These observations are, moreover, of wider relevance: Biased regions are abundant in most organisms. Although not conserved in general, certain biased regions are increasingly implicated in functional roles [21–23]. For traditional sequence similarity based methods of homology detection in the study of protein structure and function, however, biased regions have to be filtered. In contrast, an observed significant enrichment of biased regions in certain protein classes or selected sequence parts can aid functional comparisons at the feature level . We have here chosen to study single amino acid repeats (SAARs), which form a particularly simple class of biased regions. Nevertheless, their high frequency and their potential functions are not fully understood . SAARs have, however, anecdotally been identified as causing a number of diseases [24–26], constituting an important factor in transcriptional regulation [27, 28] and protein interaction networks , affecting morphological changes , and contributing to the facilitation of adaptive processes [31, 32].
In our use case for the application specific model, we identified general differences in the repeat distribution between proteins without a signal peptide and the mature parts of proteins remaining after cleavage of these transient regions. Considering this evidence of the heterogeneous nature of protein space, we next focused on proteins with signal peptides, adapting the background model accordingly. Relative to the mature sequences, further investigation identified leucine repeats as highly enriched in eukaryotic signal peptides, in contrast to repeats of any other amino acid. This is remarkable because it sets leucine apart from the remaining hydrophobic residues frequently found in signal peptides. As we have shown in a study of smaller scope elsewhere, these repeats are actually better conserved than their surrounding host sequence, suggesting a yet unknown function . We have shown here that this is unique to leucine and that no other amino acids exhibit a similar trend for significant enrichment in signal peptides.
To summarize, in challenging sequence analysis situations the construction and validation of appropriate background models can become necessary. Using a specific case of studying biased regions as an example, we have shown the breakdown of both the standard sequence model of positional independence and higher-order local predictors. We have then illustrated the usefulness of dedicated, application-specific background models in the detection of biologically interesting signals. Besides highlighting the importance of selecting a suitable background model, our use case also shows how the question examined actually defines what constitutes the 'background', and thus determines an appropriate reference training set.
Data and feature extraction
Primary sequence data and analysis results were managed in a customized InterMine data warehouse [44, 45]. Protein sequences were obtained from UniProt  release 15.13. To minimize artefacts, proteins annotated in UniProt as fragments were filtered because they could particularly affect signal peptide prediction, where knowing the start of the protein sequence is important. As SAARs are rare in Bacteria and Archaea we concentrated on eukaryotic proteins, yielding a total of 1.9 million sequences. To facilitate the model fit, we construct a function from the counts of non-overlapping single amino acid tracts. The cumulative distribution of tract counts, in particular, provides an exact measure of repeat abundance while being easier to model than the tract counts themselves as it has a smaller number of jumps. Consequently, this is the function that is being modelled in this paper, and when we report 'repeat counts', we are referring to these cumulative counts. For example, in the sequence ACDFLLLLLGWSLLV there is one non-overlapping leucine tract of length five and one non-overlapping leucine tract of length two. Constructing the cumulative count distribution, for this example sequence, we observe one SAAR of length five (or longer), one SAAR of length four or longer, one of length three or longer and two SAARs of length two or longer. It is these cumulative counts that we report, often dropping the implied 'or longer' in the manuscript text.

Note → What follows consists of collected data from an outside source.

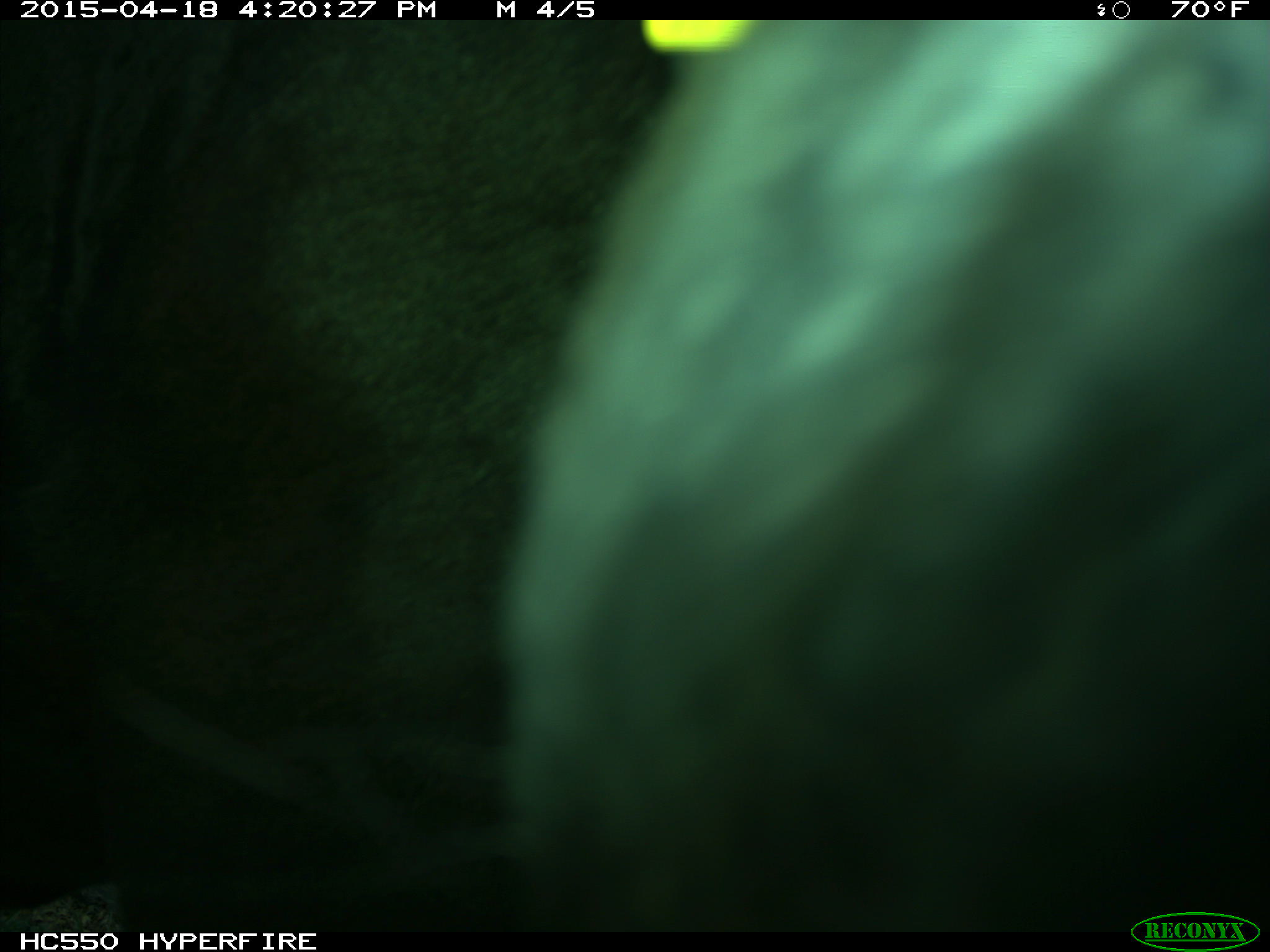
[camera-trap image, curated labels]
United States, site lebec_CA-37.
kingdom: Animalia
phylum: Chordata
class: Mammalia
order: Artiodactyla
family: Bovidae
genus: Bos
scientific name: Bos taurus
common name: domestic cow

SAARs were identified and counted by custom Perl scripts. Feature statistics were computed in the 'R' statistical environment . Considering that frequencies were clearly residue specific, we model repeat frequencies independently for each amino acid.
Traditional sequence models
The challenge of identifying biologically relevant patterns is central to sequence analysis in bioinformatics and, consequently, a variety of complementary tools exist to detect unusual sequence regions. An established generic and powerful class of models captures local dependencies by way of Markov models, as supported, for example, by RSAT [3, 48], R'MES , QuickScore , and SPatt . Different implementations have their own respective strengths and features, including providing a service online with user support, optimized run-time performance, and different statistical approximation options for the assessment of significance. SPatt, in particular, offers statistics that are suitable for a direct comparison to traditional, non-overlapping pattern counts, and was therefore employed for our analyses. SPatt 2.0 was run with default parameters for Gaussian approximations, testing Markov models of orders zero to three. This includes both the highest meaningful model order for patterns of length five as well as the standard model of positional independence, which is a Markov model of order zero (also see Figure 1).
Parameters were obtained from the respective k - tuple frequencies (k = 1 ... 4) of the comprehensive set of non-fragmented eukaryotic proteins from UniProt (about 109 residues). Model complexity thus ranged from 20 parameters for the positional independence model to 204 = 160,000 parameters for the third order Markov model.
Application specific models
where c is the modelled count of repeats of non-overlapping n amino acids of residue type AA, conditional on the predicted existence of any such repeats in a protein of length l with a given amino acid composition f AA . Coefficients x i were obtained by standard least-squares fit using the nls function. This zero-inflated polynomial (ZIPol) model had a total of 304 parameters.
For each protein, amino acid residue, and repeat length, the number of SAARs was recorded, giving a total of about 350 million observations. Besides the repeat length, the application specific models also considered protein length and amino acid frequencies as covariates to the SAAR counts.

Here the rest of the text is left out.